A boy presented to the pediatric otolaryngology clinic with a chief concern of mass in his left neck of several months’ duration. He was also experiencing mild intermittent pain. There was no lymphadenopathy. Pre-operative imaging studies identified an intraparotid nodule. A superficial parotidectomy was performed. H&E sections of the nodule are shown.
Q1. Which gene is most likely to harbor an alteration in this patient’s tumor?
Q2. This tumor type is associated with a considerable rate of recurrence.

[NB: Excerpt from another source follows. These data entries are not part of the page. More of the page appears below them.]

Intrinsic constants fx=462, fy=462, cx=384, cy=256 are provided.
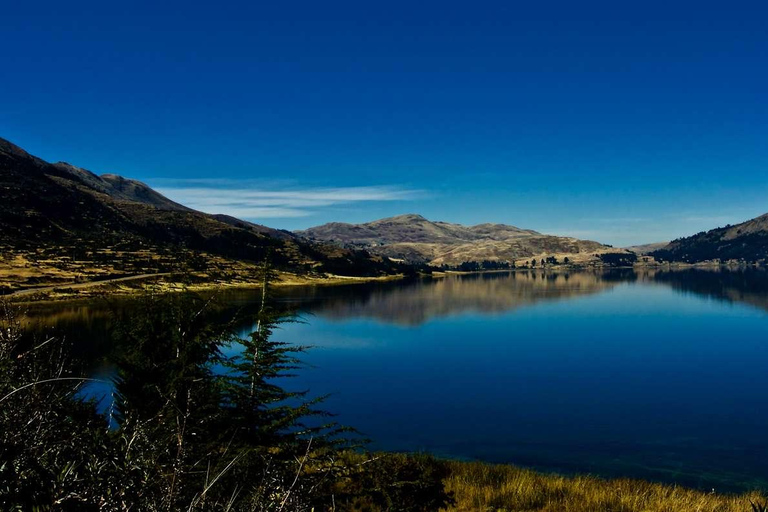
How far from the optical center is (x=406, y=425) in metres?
37.3

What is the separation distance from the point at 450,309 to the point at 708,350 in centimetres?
6500

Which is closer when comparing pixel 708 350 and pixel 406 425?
pixel 406 425

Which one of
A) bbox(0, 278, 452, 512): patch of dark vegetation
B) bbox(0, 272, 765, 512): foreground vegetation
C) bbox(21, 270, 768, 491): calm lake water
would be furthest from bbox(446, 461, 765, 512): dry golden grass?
bbox(21, 270, 768, 491): calm lake water

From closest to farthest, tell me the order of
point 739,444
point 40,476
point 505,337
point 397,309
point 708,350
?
point 40,476, point 739,444, point 708,350, point 505,337, point 397,309

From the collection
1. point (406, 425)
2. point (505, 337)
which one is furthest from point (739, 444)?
point (505, 337)

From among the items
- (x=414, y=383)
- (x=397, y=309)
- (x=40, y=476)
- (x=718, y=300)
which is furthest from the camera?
(x=718, y=300)

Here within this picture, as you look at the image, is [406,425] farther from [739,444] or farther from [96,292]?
[96,292]

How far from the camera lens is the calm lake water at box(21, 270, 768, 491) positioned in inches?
1228

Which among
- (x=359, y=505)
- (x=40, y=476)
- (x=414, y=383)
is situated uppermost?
(x=40, y=476)

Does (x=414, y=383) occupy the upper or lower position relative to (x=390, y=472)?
lower

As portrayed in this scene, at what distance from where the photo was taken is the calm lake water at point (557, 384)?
31.2m

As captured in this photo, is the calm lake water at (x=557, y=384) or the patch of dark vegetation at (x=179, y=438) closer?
the patch of dark vegetation at (x=179, y=438)

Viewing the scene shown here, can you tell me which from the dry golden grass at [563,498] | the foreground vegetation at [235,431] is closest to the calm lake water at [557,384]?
the foreground vegetation at [235,431]

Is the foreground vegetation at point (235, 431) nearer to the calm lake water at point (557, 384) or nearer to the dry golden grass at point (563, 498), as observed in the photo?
the dry golden grass at point (563, 498)
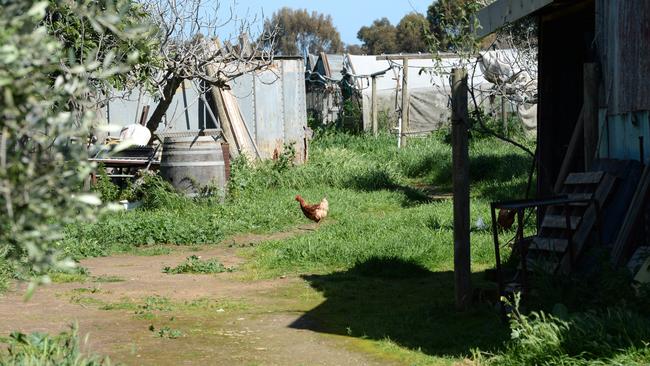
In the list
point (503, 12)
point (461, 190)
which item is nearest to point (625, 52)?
point (461, 190)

Sclerosing polycystic adenoma / Sclerosing polycystic adenosis
Sclerosing polycystic adenoma/sclerosing polycystic adenosis is a rare benign lesion of salivary glands. It occurs over a wide age range from children to elderly with a male to female ratio of approximately 2:3. The most commonly involved salivary gland is parotid, followed by the submandibular gland. Most patients present with a singular, painless, slowly enlarging neck mass as an isolated condition without apparent association with other lesions.
These lesions are often well-circumscribed with an absent or incomplete pseudocapsule and are surrounded by normal salivary gland tissue. The cut surface is typically solid with scattered tiny cystic spaces. Histologically, sclerosing polycystic adenoma/adenosis consists of a proliferation of cystic ductal structures and acinar cells surrounded by abundant hyalinized stromal collagen, exhibiting a characteristic lobular architecture. The acinar cells often contain abundant brightly eosinophilic cytoplasmic zymogen-like granules, a key histologic feature of this tumor type. Intraductal epithelial dysplastic proliferations may be seen, ranging from mild to severe dysplasia.
These lesions were initially considered to be a reactive or inflammatory process, and the term “sclerosing polycystic adenosis” was used. However, emerging evidence suggests a clonal process characterized by recurrent gene mutations in the PI3K pathway, with PTEN mutations identified in all analyzed cases. Therefore, the term “sclerosing polycystic adenoma” has been proposed to reflect the likely true neoplastic nature of this process.
Management of sclerosing polycystic adenoma is conservative surgical excision. Tumor recurrence is uncommon but remains significant.
References
- Smith BC, Ellis GL, Slater LJ, Foss RD. Sclerosing polycystic adenosis of major salivary glands. A clinicopathologic analysis of nine cases. Am J Surg Pathol. 1996;20(2):161-170.
- Gnepp DR, Wang LJ, Brandwein-Gensler M, Slootweg P, Gill M, Hille J. Sclerosing polycystic adenosis of the salivary gland: a report of 16 cases. Am J Surg Pathol. 2006;30(2):154-164.
- Skalova A, Gnepp DR, Simpson RH, et al. Clonal nature of sclerosing polycystic adenosis of salivary glands demonstrated by using the polymorphism of the human androgen receptor (HUMARA) locus as a marker. Am J Surg Pathol. 2006;30(8):939-944.
- Bishop JA, Gagan J, Baumhoer D, et al. Sclerosing Polycystic “Adenosis” of Salivary Glands: A Neoplasm Characterized by PI3K Pathway Alterations More Correctly Named Sclerosing Polycystic Adenoma. Head Neck Pathol. 2020;14(3):630-636.